Everything from the line containing "Examining what this" to the final line of the records below should be given again exactly, and nothing else.

====================

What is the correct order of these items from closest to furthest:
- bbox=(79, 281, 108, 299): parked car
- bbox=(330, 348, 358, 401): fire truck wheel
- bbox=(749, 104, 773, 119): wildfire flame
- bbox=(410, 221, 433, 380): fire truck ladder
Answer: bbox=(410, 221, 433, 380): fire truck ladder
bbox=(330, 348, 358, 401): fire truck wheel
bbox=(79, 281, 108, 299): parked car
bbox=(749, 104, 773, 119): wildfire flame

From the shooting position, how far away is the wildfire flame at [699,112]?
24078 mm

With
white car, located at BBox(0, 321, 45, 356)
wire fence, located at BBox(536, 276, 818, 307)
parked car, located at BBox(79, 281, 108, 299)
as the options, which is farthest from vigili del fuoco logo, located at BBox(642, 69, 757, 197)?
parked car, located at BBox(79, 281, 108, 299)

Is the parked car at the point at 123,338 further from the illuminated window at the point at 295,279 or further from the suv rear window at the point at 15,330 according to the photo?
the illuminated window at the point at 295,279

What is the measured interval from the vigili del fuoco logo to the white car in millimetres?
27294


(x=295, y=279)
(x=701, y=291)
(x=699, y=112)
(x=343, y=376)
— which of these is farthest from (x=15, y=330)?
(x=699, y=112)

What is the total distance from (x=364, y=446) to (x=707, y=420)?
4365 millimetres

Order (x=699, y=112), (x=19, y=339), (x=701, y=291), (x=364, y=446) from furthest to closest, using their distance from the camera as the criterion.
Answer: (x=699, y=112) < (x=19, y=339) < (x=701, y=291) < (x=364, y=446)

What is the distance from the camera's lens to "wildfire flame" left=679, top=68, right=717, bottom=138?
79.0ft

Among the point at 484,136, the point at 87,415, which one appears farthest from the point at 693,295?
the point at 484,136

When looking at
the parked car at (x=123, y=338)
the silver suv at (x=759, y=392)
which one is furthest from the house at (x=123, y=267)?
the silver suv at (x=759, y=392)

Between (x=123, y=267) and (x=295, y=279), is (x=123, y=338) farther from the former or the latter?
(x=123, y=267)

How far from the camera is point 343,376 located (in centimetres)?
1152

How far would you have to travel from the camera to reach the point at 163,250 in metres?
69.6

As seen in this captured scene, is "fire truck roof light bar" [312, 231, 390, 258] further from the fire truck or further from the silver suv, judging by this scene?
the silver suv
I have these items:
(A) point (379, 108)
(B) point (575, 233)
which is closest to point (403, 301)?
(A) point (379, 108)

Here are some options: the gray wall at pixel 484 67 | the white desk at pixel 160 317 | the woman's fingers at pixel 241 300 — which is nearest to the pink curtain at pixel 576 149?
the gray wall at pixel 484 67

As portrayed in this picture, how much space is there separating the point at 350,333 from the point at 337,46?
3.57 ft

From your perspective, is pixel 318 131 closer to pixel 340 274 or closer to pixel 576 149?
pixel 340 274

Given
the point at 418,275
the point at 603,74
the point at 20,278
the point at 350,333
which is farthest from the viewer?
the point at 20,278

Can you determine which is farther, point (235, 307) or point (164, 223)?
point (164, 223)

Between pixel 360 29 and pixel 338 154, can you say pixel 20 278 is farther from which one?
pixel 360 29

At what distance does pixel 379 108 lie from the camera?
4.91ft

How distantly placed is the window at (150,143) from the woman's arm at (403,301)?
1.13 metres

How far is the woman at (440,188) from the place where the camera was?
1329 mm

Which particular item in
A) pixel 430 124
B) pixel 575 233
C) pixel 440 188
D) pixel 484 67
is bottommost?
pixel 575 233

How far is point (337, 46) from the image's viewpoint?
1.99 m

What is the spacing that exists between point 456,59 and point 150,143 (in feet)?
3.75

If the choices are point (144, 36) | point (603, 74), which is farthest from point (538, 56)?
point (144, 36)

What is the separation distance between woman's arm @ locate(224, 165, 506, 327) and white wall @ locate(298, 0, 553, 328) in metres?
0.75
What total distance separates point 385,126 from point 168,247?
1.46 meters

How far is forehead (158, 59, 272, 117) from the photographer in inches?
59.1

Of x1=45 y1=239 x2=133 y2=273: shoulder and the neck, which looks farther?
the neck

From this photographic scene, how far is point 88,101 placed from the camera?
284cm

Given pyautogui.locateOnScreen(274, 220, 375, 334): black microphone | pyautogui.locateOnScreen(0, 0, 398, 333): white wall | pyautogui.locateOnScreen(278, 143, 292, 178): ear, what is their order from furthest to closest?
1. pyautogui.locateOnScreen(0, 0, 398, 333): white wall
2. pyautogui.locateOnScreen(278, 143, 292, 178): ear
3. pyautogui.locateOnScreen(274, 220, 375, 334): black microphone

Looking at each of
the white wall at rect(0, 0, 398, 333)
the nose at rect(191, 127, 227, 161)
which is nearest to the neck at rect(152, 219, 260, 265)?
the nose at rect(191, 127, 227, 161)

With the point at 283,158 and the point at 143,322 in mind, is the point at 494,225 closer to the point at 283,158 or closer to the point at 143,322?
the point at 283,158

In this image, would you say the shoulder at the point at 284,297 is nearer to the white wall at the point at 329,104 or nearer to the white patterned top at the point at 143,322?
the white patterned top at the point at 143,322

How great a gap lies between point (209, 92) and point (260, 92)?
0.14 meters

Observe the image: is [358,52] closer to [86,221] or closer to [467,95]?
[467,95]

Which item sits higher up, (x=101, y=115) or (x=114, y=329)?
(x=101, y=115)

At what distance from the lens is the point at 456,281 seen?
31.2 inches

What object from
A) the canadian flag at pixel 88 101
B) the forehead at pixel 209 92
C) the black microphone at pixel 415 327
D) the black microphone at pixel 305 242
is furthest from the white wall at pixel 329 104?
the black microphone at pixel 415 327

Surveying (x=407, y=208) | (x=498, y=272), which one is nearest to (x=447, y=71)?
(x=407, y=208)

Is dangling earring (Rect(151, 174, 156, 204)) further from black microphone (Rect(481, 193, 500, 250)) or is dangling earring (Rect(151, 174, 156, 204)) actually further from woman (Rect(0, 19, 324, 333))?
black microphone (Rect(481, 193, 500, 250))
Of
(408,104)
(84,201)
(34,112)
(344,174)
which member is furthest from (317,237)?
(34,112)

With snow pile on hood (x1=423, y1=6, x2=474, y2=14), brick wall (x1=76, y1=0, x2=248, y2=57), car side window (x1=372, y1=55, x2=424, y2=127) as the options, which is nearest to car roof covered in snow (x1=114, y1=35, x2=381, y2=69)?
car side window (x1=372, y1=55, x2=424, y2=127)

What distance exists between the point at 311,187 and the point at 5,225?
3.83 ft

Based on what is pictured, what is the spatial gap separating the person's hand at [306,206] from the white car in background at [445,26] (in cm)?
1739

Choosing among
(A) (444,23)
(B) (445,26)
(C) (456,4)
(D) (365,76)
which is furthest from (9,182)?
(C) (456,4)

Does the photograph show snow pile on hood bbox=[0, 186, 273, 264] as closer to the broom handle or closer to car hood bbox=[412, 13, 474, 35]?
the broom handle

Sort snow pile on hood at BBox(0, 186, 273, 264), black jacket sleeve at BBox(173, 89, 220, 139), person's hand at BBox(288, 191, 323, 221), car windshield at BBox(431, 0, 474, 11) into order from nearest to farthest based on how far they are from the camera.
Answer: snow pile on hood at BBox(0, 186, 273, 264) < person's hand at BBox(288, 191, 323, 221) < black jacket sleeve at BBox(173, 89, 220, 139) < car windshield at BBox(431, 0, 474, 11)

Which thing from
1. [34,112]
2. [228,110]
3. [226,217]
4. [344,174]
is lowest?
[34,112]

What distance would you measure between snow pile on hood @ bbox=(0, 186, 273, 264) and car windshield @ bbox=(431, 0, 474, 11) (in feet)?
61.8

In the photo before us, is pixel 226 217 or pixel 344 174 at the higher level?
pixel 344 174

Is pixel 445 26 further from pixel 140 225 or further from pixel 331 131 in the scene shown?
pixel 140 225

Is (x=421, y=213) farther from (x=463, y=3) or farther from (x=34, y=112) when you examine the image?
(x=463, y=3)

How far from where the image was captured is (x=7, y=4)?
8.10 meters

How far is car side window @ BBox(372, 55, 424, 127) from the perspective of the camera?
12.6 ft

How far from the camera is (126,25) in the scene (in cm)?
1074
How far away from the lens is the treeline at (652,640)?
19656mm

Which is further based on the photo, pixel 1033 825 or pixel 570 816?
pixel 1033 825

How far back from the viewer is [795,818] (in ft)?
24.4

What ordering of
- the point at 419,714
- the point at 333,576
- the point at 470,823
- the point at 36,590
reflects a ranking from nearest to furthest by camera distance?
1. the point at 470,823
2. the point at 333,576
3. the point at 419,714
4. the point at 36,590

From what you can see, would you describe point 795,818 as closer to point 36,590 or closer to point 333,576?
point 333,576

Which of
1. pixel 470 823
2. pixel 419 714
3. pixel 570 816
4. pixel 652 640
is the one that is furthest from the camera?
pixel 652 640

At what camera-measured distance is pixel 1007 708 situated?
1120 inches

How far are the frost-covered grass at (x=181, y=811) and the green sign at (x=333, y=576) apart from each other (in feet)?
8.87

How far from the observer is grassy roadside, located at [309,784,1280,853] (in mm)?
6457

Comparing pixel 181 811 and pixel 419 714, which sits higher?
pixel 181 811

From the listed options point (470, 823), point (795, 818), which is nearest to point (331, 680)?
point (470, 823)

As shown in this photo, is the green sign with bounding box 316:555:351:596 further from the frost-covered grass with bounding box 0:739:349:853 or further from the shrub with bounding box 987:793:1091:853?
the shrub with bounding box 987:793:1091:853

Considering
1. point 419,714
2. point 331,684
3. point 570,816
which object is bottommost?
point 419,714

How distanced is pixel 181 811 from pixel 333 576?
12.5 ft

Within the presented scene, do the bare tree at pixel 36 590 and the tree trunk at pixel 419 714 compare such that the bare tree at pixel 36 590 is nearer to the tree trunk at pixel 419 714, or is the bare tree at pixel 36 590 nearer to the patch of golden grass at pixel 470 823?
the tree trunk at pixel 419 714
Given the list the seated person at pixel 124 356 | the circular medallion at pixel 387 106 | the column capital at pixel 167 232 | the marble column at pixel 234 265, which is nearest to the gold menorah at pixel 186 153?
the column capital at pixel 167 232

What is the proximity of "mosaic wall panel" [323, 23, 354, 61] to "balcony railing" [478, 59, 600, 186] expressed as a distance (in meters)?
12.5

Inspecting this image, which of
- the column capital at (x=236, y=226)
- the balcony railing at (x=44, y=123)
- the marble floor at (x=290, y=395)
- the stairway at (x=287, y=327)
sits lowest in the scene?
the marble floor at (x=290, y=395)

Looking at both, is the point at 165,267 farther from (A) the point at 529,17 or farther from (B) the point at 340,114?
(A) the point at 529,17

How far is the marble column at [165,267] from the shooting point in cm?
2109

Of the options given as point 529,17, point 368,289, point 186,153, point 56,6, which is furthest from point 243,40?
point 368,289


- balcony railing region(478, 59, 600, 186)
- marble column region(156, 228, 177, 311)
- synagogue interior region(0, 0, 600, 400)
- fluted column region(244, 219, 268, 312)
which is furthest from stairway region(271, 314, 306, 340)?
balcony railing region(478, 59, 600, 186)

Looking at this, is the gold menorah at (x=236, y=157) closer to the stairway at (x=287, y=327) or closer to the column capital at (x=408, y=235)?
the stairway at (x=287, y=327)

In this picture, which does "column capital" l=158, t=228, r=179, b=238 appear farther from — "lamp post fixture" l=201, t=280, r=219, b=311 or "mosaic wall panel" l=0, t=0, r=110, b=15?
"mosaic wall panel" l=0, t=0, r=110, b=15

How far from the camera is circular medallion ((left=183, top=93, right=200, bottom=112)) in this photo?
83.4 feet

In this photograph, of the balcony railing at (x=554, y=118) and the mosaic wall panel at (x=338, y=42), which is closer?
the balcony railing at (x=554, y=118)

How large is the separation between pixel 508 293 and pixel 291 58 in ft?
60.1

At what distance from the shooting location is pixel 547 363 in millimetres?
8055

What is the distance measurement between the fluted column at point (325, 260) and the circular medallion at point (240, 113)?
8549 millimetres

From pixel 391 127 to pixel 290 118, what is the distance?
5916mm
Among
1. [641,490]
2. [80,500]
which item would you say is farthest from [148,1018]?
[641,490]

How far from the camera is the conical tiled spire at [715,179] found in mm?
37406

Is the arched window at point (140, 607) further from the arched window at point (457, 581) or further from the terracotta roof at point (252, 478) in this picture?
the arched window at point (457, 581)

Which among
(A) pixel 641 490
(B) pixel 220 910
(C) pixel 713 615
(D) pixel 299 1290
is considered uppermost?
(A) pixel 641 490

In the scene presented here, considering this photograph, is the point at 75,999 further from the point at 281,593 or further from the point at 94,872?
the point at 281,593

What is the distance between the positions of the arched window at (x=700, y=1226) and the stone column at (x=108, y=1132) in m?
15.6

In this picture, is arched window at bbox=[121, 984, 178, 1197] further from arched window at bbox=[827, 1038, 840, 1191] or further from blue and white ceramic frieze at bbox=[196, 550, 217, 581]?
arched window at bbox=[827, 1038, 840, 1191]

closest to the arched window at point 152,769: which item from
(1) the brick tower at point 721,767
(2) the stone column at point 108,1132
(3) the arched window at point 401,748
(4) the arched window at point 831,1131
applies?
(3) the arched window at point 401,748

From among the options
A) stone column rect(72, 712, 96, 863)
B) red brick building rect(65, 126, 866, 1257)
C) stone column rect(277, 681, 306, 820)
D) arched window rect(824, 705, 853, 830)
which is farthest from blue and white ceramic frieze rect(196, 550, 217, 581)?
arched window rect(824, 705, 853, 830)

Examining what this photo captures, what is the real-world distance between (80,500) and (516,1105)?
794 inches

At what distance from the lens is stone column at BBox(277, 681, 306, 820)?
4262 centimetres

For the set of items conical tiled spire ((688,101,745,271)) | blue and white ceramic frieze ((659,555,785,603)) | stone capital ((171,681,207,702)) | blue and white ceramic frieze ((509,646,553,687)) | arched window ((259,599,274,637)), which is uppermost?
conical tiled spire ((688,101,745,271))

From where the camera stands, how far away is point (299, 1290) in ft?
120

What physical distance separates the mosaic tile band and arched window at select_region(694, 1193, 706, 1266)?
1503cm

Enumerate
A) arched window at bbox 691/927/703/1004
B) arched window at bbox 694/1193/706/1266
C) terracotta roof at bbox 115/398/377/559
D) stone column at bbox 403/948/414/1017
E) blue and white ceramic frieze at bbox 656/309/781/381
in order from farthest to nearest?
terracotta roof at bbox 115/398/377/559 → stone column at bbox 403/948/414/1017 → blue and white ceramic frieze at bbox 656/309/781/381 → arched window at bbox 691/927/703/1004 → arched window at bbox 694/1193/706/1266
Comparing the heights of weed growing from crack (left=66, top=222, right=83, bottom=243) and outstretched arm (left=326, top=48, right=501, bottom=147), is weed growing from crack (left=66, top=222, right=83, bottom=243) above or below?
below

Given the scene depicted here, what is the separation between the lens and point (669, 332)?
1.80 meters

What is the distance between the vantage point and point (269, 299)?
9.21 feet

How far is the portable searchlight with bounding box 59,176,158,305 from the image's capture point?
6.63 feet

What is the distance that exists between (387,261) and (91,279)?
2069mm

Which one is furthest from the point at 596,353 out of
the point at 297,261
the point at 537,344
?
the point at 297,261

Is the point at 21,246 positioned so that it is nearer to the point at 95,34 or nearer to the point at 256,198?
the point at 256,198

====================

### Result
Examining what this photo captures, what is the real-world distance between (80,500) and (516,1105)?
794 inches

At what distance from the lens is stone column at BBox(277, 681, 306, 820)?
4262 centimetres

For the set of items conical tiled spire ((688,101,745,271)) | blue and white ceramic frieze ((659,555,785,603)) | stone capital ((171,681,207,702)) | blue and white ceramic frieze ((509,646,553,687)) | arched window ((259,599,274,637)), which is uppermost?
conical tiled spire ((688,101,745,271))

From where the camera stands, how far away is point (299, 1290) in ft?
120

What physical distance separates the mosaic tile band and arched window at select_region(694, 1193, 706, 1266)?
1503cm

Enumerate
A) arched window at bbox 691/927/703/1004
B) arched window at bbox 694/1193/706/1266
C) terracotta roof at bbox 115/398/377/559
D) stone column at bbox 403/948/414/1017
E) blue and white ceramic frieze at bbox 656/309/781/381
in order from farthest to nearest?
terracotta roof at bbox 115/398/377/559 → stone column at bbox 403/948/414/1017 → blue and white ceramic frieze at bbox 656/309/781/381 → arched window at bbox 691/927/703/1004 → arched window at bbox 694/1193/706/1266
Comparing the heights of weed growing from crack (left=66, top=222, right=83, bottom=243) and outstretched arm (left=326, top=48, right=501, bottom=147), is weed growing from crack (left=66, top=222, right=83, bottom=243) above or below?
below

Given the scene depicted here, what is the separation between the lens and point (669, 332)?
1.80 meters

What is the distance between the vantage point and point (269, 299)?
9.21 feet

How far is the portable searchlight with bounding box 59,176,158,305 from the image's capture point?
6.63 feet

What is the distance that exists between (387,261) and (91,279)?
2069mm

Which one is furthest from the point at 596,353 out of
the point at 297,261
the point at 537,344
?
the point at 297,261

Is the point at 21,246 positioned so that it is nearer to the point at 95,34 or nearer to the point at 256,198?
the point at 256,198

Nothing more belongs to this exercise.